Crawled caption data
══════════════════════════════

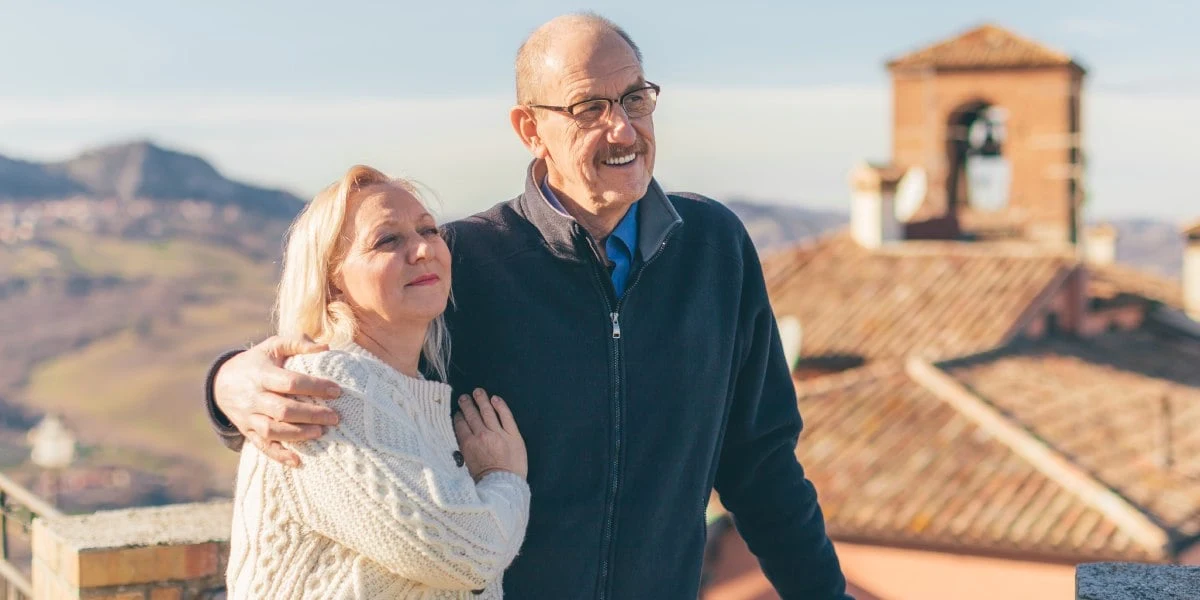 a happy couple enjoying a trip to Italy, having purchased travel insurance for Italy
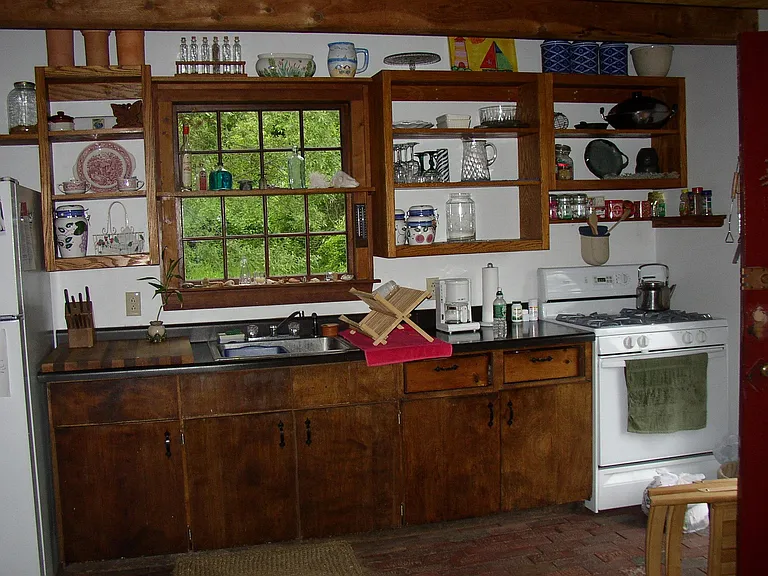 Open shelving in kitchen. Gas cooking stove.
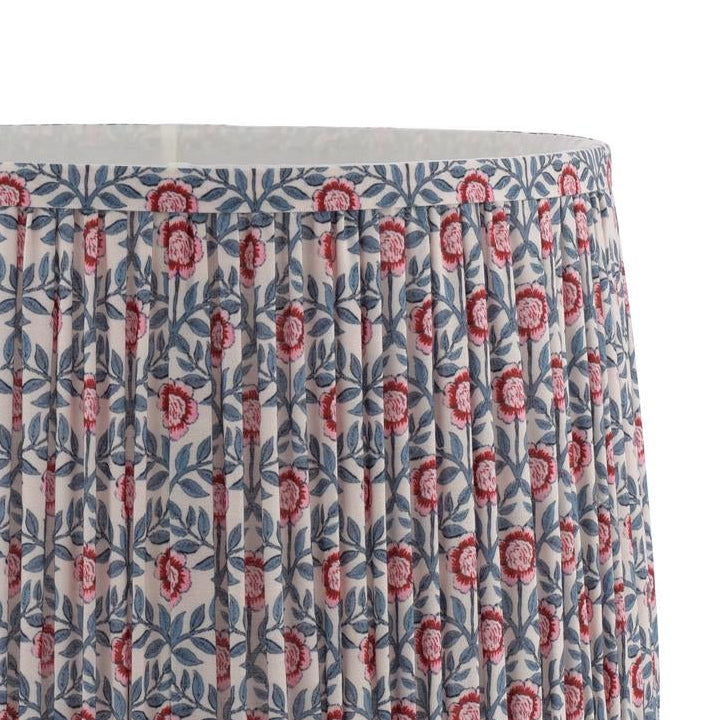 Pleated lampshade with pink floral and blue leaf block print pattern on cream background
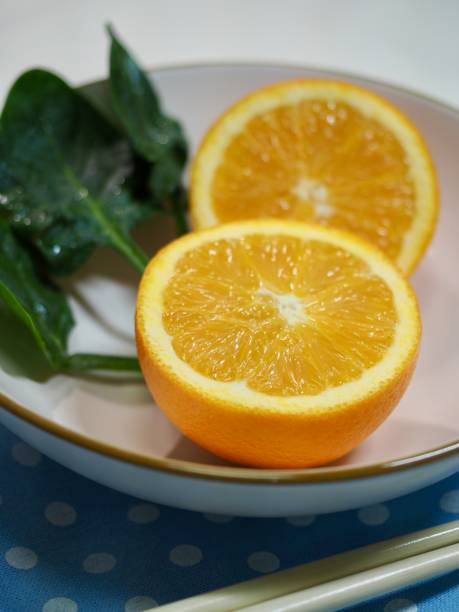 Orange and spinach in a ceramic bowl Shot in studio 깨끗한 stock pictures, royalty-free photos & images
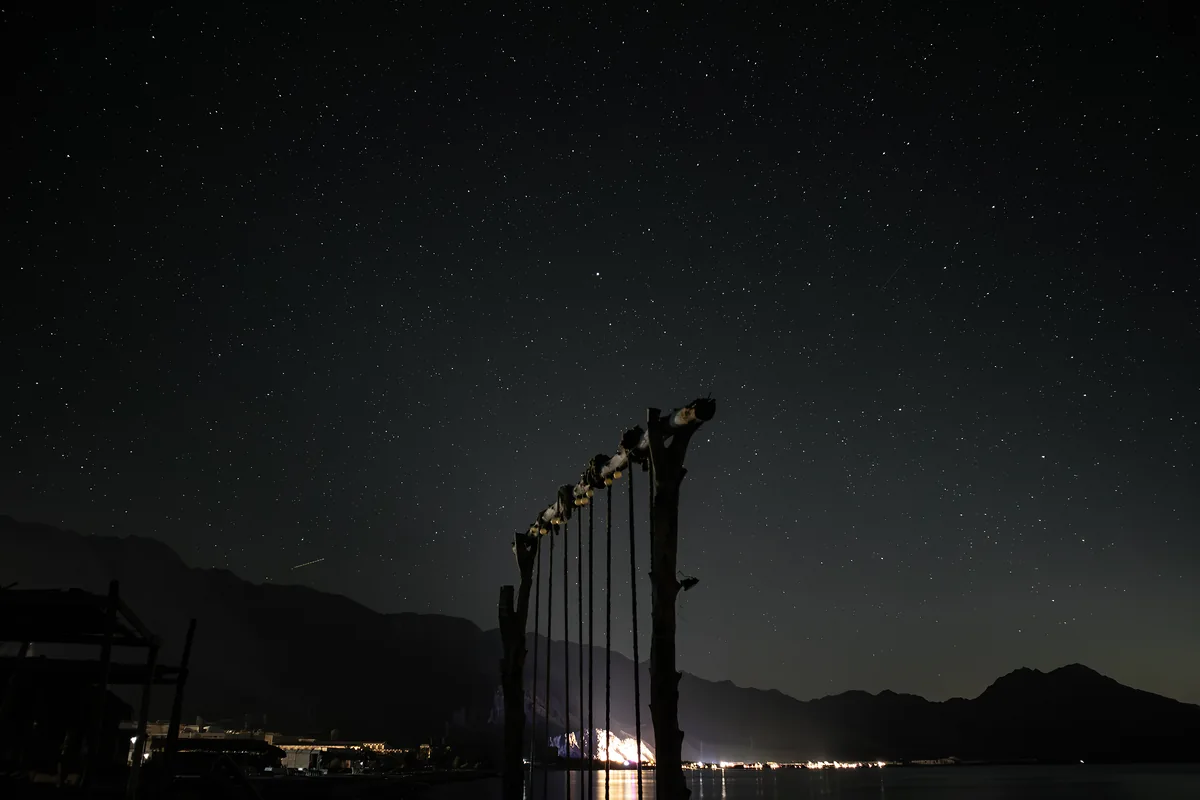 Camp swing with star trails above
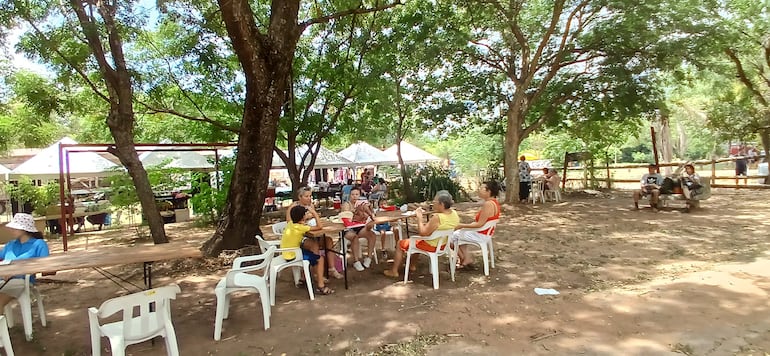 personas comiendo bajo árboles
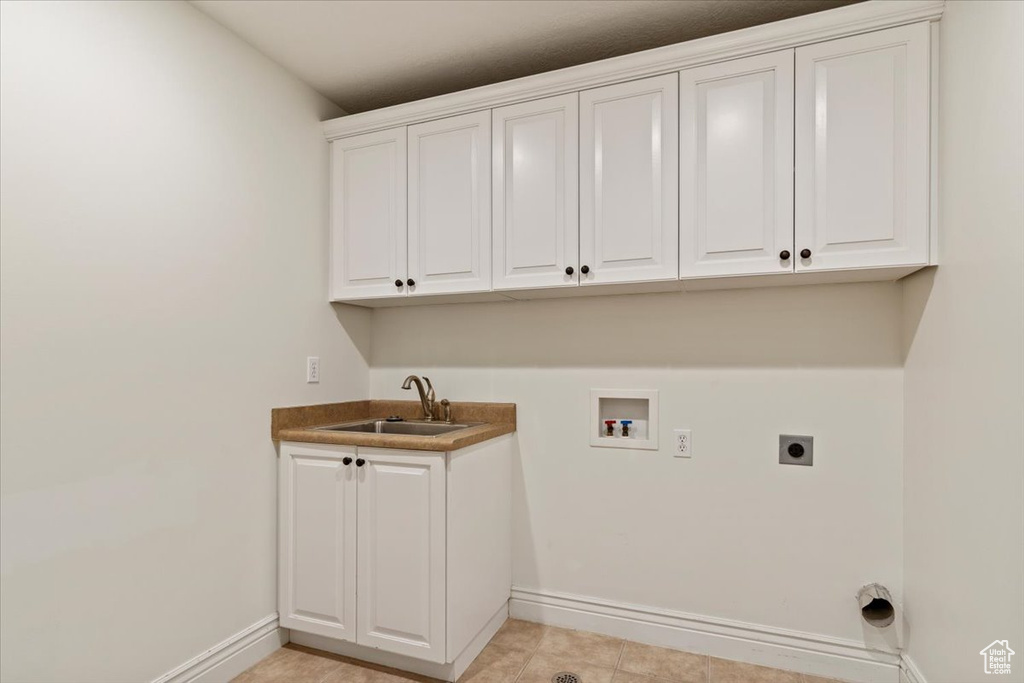 Washroom featuring hookup for an electric dryer, cabinet space, washer hookup, baseboards, and wet bar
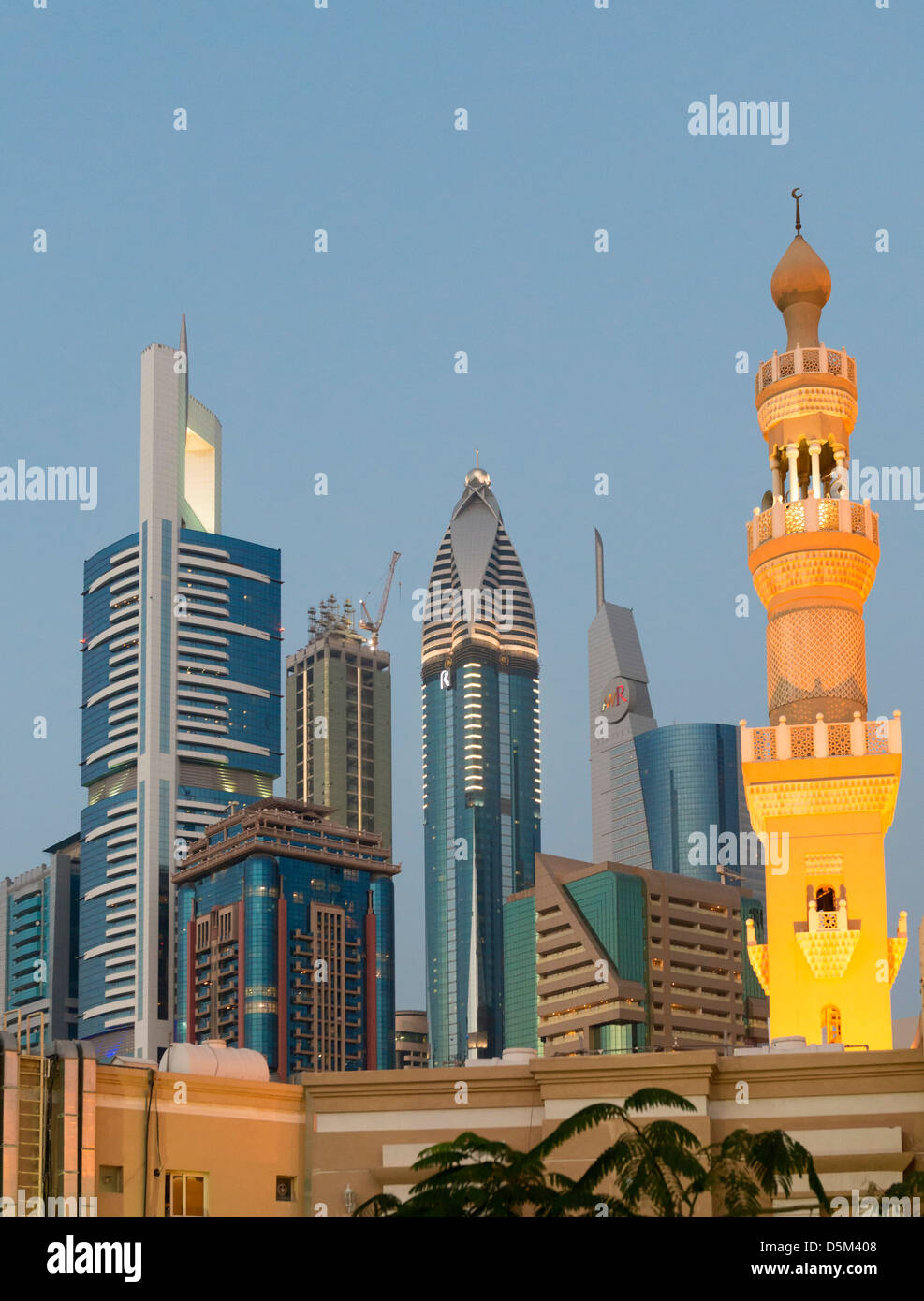 Mosque minaret and skyline of skyscrapers in Dubai United Arab Emirates UAE Stock Photo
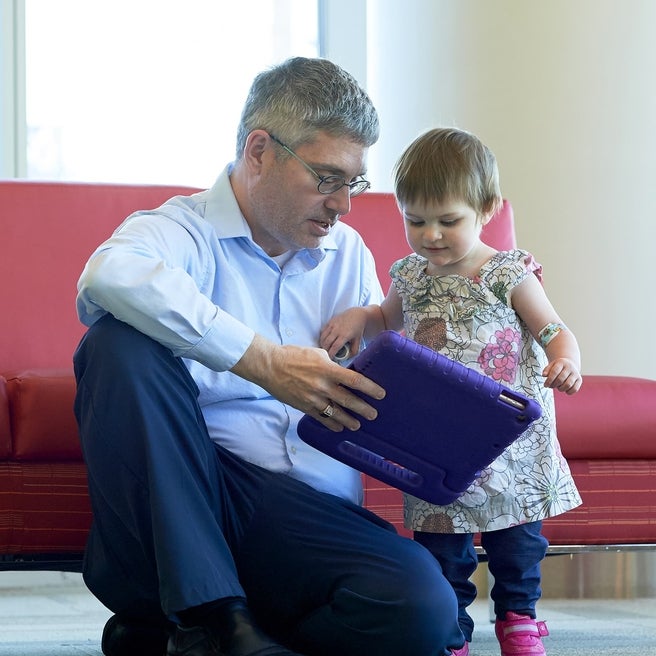 Doctor showing something on a tablet to a young girl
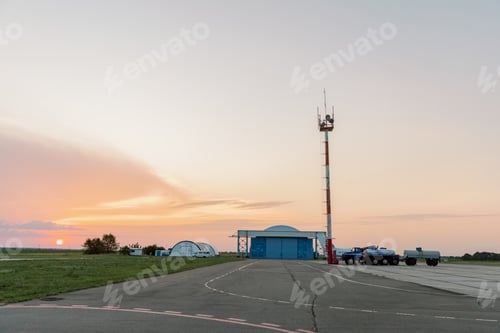 Preview: Small airport on sunset, runway with hangar in background.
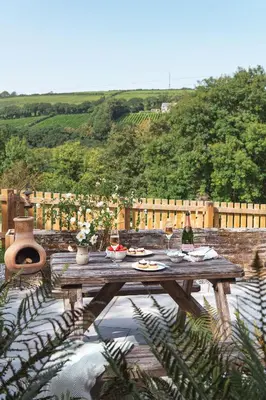 a wooden table sitting on top of a patio at Riverside cottage on private wildlife estate 3-bed in Washaway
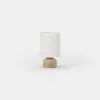A cylindrical table lamp with a beige base and a light-colored fabric shade.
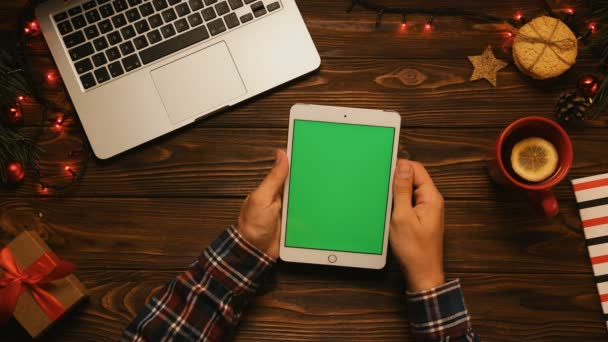 L'uomo scorre le pagine sul touchscreen del tablet. Schermo verde. Chiave cromatica. Concetto di Natale vista dall'alto . — Video Stock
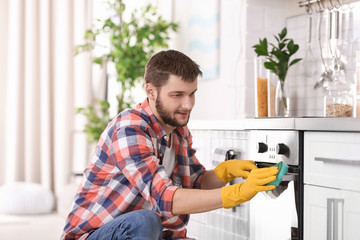 Poster - Young man cleaning oven in kitchen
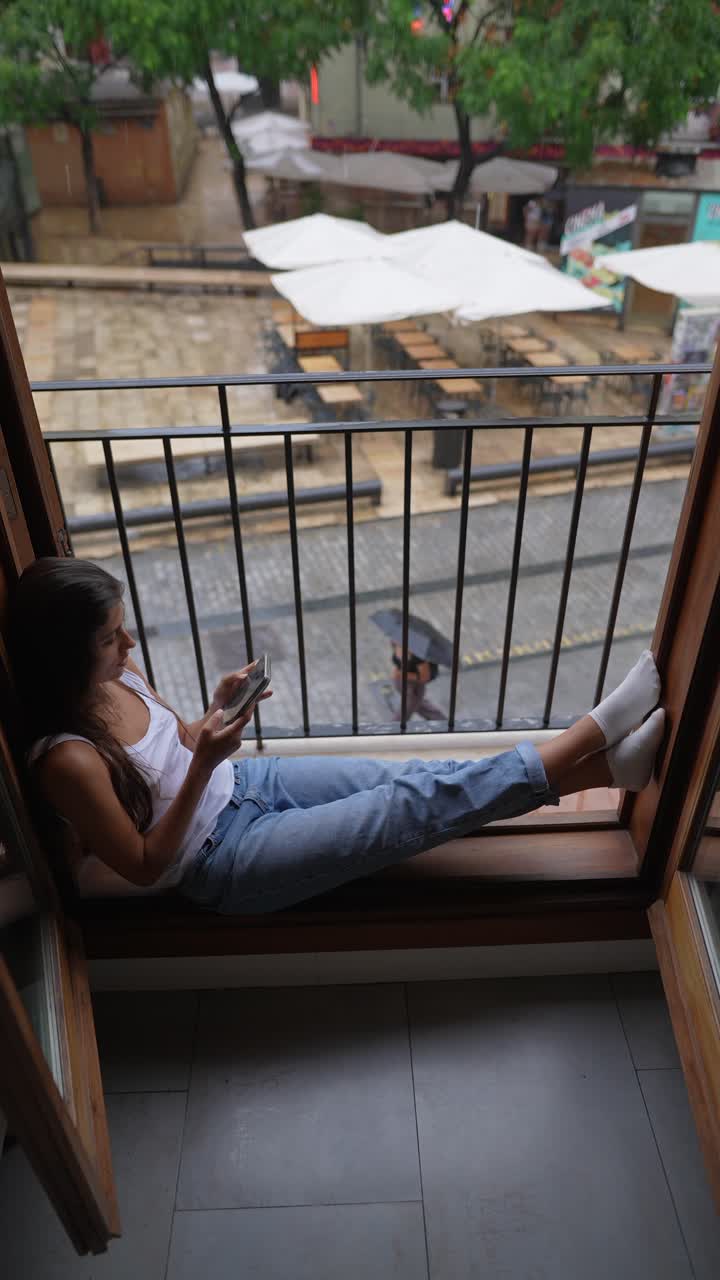 mujer relajándose en un asiento de la ventana en un clima lluvioso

══════════════════════════════

Output the entries above exactly. Do not include the pictures.

 a happy couple enjoying a trip to Italy, having purchased travel insurance for Italy
 Open shelving in kitchen. Gas cooking stove.
 Pleated lampshade with pink floral and blue leaf block print pattern on cream background
 Orange and spinach in a ceramic bowl Shot in studio 깨끗한 stock pictures, royalty-free photos & images
 Camp swing with star trails above
 personas comiendo bajo árboles
 Washroom featuring hookup for an electric dryer, cabinet space, washer hookup, baseboards, and wet bar
 Mosque minaret and skyline of skyscrapers in Dubai United Arab Emirates UAE Stock Photo
 Doctor showing something on a tablet to a young girl
 Preview: Small airport on sunset, runway with hangar in background.
 a wooden table sitting on top of a patio at Riverside cottage on private wildlife estate 3-bed in Washaway
A cylindrical table lamp with a beige base and a light-colored fabric shade.
 L'uomo scorre le pagine sul touchscreen del tablet. Schermo verde. Chiave cromatica. Concetto di Natale vista dall'alto . — Video Stock
 Poster - Young man cleaning oven in kitchen
 mujer relajándose en un asiento de la ventana en un clima lluvioso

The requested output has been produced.